ApplyK[D[_[_]]] primarily offers the ability to zip two higher-kinded data types together.

trait ApplyK[D[_[_]]] extends FunctorK[D]:
  extension [F[_]](df: D[F]) {
    def zipK[G[_]](dg: D[G]): D[[A] =>> (F[A], G[A])]
    def map2K[G[_], H[_]](dg: D[G])(h: [A] => (F[A], G[A]) => H[A]): D[H]
  }

Example:

val person1 = UserOf[Id](name = "Alice", age = 32)
val person1 = UserOf[Id](name = "Bob", age = 35)
val couple: UserOf[[A] =>> (A, A)] = ApplyK[UserOf].zipK(person1)(person2)

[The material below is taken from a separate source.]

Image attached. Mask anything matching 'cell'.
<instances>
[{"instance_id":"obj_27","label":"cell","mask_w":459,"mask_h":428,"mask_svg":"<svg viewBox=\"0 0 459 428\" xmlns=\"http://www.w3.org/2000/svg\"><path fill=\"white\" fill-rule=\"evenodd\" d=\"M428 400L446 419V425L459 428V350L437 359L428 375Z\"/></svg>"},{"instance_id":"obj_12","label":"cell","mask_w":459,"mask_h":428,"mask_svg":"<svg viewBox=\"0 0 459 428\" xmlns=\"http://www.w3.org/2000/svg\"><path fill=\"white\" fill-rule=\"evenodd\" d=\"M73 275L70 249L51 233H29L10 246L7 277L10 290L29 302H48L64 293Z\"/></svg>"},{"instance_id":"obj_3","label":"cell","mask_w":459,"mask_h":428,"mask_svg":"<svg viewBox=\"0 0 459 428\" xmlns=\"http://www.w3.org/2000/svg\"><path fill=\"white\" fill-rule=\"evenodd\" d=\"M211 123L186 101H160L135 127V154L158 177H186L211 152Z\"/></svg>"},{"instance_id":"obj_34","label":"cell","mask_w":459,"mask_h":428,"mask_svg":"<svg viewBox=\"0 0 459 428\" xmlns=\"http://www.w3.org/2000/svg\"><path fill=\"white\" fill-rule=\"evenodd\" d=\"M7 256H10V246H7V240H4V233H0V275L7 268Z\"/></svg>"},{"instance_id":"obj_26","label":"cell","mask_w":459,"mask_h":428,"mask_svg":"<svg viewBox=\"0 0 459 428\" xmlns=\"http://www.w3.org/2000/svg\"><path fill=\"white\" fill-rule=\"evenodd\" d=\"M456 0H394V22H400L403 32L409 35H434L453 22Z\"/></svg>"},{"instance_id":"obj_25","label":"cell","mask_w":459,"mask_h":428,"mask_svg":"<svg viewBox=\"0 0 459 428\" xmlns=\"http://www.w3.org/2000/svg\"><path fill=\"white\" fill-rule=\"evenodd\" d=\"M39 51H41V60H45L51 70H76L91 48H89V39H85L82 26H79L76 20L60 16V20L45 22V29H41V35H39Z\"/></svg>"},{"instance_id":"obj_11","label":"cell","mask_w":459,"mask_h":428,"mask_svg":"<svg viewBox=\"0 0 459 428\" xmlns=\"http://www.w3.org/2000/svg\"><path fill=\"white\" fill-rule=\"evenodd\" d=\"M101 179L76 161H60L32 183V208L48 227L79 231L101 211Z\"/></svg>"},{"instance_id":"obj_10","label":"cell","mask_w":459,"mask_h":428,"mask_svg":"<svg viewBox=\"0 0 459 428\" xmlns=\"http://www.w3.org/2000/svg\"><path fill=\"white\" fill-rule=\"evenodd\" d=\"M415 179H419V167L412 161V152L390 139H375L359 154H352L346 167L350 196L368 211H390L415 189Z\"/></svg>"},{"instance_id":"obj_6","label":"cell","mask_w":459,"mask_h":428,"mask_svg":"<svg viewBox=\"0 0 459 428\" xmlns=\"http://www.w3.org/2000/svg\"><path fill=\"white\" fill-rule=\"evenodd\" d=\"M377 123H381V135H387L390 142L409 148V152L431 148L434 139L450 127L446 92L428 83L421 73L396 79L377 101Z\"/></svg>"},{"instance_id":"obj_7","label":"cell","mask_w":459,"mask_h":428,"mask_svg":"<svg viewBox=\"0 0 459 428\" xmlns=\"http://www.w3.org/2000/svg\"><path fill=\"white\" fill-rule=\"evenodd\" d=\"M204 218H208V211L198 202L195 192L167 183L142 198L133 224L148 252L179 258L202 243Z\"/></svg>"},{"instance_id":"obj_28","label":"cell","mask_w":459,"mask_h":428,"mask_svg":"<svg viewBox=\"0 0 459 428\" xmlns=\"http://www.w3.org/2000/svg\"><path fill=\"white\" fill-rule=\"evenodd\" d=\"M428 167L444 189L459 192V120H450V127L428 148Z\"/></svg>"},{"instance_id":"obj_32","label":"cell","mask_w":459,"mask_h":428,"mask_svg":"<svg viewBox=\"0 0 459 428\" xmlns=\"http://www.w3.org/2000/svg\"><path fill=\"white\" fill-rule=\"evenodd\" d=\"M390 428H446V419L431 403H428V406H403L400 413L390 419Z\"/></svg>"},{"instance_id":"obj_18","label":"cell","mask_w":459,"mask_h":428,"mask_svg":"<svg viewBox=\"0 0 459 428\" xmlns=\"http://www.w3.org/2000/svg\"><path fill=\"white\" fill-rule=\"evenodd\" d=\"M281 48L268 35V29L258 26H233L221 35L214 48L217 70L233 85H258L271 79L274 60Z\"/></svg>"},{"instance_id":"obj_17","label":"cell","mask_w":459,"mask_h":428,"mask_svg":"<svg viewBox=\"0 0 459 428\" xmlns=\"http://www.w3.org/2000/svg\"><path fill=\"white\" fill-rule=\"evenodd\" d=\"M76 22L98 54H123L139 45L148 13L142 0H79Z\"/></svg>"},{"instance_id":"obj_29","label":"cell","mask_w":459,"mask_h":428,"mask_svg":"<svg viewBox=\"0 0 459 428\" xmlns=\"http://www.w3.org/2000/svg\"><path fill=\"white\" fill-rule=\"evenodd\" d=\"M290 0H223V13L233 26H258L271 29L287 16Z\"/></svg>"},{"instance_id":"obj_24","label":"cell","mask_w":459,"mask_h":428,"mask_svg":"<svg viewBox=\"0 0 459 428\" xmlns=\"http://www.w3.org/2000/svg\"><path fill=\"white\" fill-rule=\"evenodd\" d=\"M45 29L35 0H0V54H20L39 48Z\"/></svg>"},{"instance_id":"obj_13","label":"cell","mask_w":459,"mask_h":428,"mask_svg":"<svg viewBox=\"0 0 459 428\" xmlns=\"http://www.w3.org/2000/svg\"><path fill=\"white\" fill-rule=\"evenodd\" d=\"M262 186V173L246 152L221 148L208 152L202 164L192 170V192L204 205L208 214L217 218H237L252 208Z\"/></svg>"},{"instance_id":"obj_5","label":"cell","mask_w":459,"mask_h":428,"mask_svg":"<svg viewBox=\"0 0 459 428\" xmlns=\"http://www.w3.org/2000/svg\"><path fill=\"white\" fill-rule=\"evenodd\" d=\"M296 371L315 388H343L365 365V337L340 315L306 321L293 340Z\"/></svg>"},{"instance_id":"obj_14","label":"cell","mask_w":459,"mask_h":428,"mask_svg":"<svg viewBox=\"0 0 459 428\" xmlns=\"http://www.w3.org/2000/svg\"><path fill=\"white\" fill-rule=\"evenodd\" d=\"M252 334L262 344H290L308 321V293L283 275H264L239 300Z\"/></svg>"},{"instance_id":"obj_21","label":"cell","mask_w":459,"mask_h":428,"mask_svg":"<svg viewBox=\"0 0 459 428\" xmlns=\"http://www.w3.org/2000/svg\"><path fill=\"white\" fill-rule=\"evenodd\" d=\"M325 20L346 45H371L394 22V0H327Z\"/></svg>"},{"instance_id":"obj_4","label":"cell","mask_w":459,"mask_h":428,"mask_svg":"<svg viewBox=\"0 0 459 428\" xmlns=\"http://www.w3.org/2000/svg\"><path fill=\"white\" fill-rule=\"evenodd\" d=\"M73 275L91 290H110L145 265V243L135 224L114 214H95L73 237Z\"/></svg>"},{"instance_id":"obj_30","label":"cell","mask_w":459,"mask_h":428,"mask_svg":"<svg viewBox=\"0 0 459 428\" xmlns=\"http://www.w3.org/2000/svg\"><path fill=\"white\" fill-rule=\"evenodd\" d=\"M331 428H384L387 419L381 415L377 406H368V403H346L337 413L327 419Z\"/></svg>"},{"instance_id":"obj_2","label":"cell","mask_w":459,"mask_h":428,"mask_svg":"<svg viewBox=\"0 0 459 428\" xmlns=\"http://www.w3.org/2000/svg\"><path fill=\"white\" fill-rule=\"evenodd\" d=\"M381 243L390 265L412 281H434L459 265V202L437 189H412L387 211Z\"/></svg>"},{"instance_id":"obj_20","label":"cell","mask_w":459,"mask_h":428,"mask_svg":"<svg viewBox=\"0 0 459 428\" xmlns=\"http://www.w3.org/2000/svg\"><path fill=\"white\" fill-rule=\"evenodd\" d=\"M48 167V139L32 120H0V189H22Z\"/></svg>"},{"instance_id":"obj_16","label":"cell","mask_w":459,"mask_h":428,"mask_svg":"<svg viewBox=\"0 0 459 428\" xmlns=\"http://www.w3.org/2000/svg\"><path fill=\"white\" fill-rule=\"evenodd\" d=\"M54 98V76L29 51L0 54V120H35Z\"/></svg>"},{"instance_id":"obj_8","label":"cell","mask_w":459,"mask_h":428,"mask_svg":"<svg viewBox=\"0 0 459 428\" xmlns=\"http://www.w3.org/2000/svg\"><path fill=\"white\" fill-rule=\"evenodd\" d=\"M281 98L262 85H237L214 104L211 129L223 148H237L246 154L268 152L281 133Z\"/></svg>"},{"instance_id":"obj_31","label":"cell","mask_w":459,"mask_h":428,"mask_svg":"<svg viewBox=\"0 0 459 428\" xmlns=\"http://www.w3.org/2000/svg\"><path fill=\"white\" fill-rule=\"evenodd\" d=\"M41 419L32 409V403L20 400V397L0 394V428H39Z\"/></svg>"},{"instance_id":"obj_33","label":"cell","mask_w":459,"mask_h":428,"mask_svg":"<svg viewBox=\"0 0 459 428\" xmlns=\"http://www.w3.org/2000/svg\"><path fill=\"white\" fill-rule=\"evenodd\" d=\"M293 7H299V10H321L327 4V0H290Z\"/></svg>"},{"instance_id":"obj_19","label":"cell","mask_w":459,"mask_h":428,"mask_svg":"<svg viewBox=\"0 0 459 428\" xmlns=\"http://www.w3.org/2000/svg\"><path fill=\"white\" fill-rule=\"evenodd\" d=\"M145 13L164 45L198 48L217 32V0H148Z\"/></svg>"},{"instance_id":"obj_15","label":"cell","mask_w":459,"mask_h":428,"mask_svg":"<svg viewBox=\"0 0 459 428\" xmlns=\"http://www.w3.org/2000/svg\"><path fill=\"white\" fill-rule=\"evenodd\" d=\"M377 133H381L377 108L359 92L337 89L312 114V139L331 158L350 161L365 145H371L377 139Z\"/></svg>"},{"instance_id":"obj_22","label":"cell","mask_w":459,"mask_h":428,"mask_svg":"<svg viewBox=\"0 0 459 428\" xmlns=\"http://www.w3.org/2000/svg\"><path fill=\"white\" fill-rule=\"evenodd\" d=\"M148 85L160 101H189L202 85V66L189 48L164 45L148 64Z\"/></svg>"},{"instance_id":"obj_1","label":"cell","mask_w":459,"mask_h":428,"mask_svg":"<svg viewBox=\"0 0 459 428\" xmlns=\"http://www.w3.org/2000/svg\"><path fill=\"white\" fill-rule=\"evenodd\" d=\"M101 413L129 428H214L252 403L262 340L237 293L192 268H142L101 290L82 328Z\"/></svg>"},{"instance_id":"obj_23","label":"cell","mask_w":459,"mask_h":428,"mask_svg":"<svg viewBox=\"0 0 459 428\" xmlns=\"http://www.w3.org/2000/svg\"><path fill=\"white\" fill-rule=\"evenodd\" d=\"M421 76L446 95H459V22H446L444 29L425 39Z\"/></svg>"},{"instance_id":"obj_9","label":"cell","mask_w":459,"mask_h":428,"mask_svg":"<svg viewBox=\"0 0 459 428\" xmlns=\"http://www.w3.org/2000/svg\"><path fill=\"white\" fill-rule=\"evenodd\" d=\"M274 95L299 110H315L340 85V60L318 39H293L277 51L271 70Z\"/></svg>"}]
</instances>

We can also use ApplyK to map a function of multiple parameters directly over multiple higher-kinded data objects:

def foo[A](l: A, r: A): A = ???
ApplyK[UserOf].map2K(l)(r)(foo)

Since two objects must be guaranteed to have exactly the same fields to be zipped together, ApplyK can only be derived for product types.

TraverseK

TraverseK[D[_[_]]] is surely one of the most important typeclasses, as it allows us to turn the composition of wrapper types "inside out", floating F[_] outside of the higher-kinded data type D:

trait TraverseK[D[_[_]]] extends FunctorK[D] {
  extension [F[+_], G[_]](dfg: D[[A] =>> F[G[A]]])
    def sequenceK(using Applicative[F]): F[D[G]]

Consider the config example from before. We have combined all our different config sources ConfigOf[List] into a single ConfigOf[Option] using FunctorK.mapK, but at some point, we want to have the real Config (i.e. ConfigOf[Id]) with every field defined to a single value, not more, not less. FunctorK can not do this, but TraverseK can:

val highestPrioConfigValue: ConfigOf[Option] = ???
val finalConfig: Option[ConfigOf[Id]] = TraverseK[ConfigOf].sequenceK[Option, Id](highestPrioConfigValue) 

Obviously, the result can only be Option[Config] (=:= Option[ConfigOf[Id]]) because fields in ConfigOf[Option] may be None and it would be impossible then to assemble a Config if a field is missing.

Automatic type generation for case classes

hkd4s contains sophisticated mechanisms for generating higher kinded data types of case classes automatically. All you have to do is reference the type HkdFor and everything will work:

case class User(name: String, age: Int)
val partialUser: HkdFor[User, Option] = HkdFor[User, Option](name = Some("hello"), age = None)
println(partialUser.name)

Automatic higher kinded data types can be generated for algebraic data types (case classes and sealed traits) of any depth. Recursive types are currently unsupported. They have apply functions/constructors and copy methods with named and/or unnamed arguments and even work with generic typeclass derivation in third-party libraries using Shapeless or scala.deriving.Mirror.

When using VSCode with Metals we even get code completion for fields:

code completion hint in VSCode

For convenience, a type alias HkdFor_[T] = [F[_]] =>> HkdFor[T, F] is provided to allow easy partial application:

FunctorK[HkdFor_[Foo]] == FunctorK[HkdFor[Foo, _]]

Generated higher kinded data types can be destructured and pattern matched on the first type parameter safely (except for wildcard types):

sealed trait Foo
case class Foo1(a: Int) extends Foo
case class Foo2(b: String) extends Foo

val foo: HkdFor[Foo, Option] = HkdFor[Foo2, Option]("hello")
foo match
  case HkdFor[Foo1, Option](a) => a: Int
  case HkdFor[Foo2, Option](b) => b: String

(Note: IntelliJ is currently unable to highlight pattern matches with type parameters and will show errors, but they work)

When matching a single case on a HkdFor[T, F] with known T and known F, the type arguments on the case definition can be omitted:

(partialUser: HkdFor[User, Option]) match
  case HkdFor(name, age) => println(name + " " + age)

It is usually not necessary to specify the F parameter when pattern matching, as it can not be tested at runtime anyway:

(x: HkdFor[Foo, Option]) match
  case y: HkdFor_[Bar] => y: HkdFor[Bar, Option]

Installation

Add this to your build.sbt:

libraryDependencies ++= Seq(
  "com.github.tschuchortdev" %% "hkd4s" % "<version>"
)

where <version> is the latest published release that you can find here.